In an effort to enable identification of beliefs related to diagnostic misconception in Latino communities, this study developed and validated a quantitative instrument measuring conflation of observational biospecimen-based research and clinical care. The availability of such an instrument will allow future research exploring the origins and consequences of diagnostic misconception and help facilitate ethically-informed recruitment efforts in medically underserved communities.

Methods

Conceptual model and item development

The conceptual model used to guide instrument development was informed by a review of the literature on biospecimen donation and diagnostic misconception, prior qualitative research conducted by our group on the US-Mexico border, and a quantitative measure of therapeutic misconception developed by Appelbaum et al. [13]. Common misconceptions about research with biological samples that were documented literature or observed in our prior work were grouped into three related domains. The first domain considers understanding of the distinctions between observational biospecimen-based research and clinical trials.
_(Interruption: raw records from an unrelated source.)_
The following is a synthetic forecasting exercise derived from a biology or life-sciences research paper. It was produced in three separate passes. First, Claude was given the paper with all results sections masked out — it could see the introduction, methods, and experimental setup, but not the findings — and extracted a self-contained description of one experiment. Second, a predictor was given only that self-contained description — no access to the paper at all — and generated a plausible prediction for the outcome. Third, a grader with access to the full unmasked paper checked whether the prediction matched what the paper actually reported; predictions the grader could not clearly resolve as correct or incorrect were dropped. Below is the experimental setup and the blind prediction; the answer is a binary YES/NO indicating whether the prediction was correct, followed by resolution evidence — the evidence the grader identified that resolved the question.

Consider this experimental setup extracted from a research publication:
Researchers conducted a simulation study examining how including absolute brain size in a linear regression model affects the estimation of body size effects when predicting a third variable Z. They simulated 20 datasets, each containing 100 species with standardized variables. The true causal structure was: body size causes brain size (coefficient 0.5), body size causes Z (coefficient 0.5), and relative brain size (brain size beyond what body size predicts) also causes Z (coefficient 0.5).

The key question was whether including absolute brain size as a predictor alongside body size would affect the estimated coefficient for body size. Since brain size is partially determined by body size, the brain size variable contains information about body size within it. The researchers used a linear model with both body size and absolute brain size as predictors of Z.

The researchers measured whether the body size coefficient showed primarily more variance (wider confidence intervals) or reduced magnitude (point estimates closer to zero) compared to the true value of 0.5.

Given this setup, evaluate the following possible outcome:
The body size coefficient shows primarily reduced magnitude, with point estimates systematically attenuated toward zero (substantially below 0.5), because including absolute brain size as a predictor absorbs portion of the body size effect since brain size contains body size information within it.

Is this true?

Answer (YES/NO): YES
The second and third domains are modeled on dimensions of the therapeutic misconception scale [13]. Specifically, the second domain concerns understanding of the purpose of biospecimen-based research, i.e. identifies the degree of conflation of the goals of biological sample collection for research (creating generalizable knowledge) and the goals of sample collection in clinical care (informing the care of the individual patient). The third domain concerns perceptions of the likelihood of receiving personal benefits in the form of individualized health information when providing a biospecimen for research.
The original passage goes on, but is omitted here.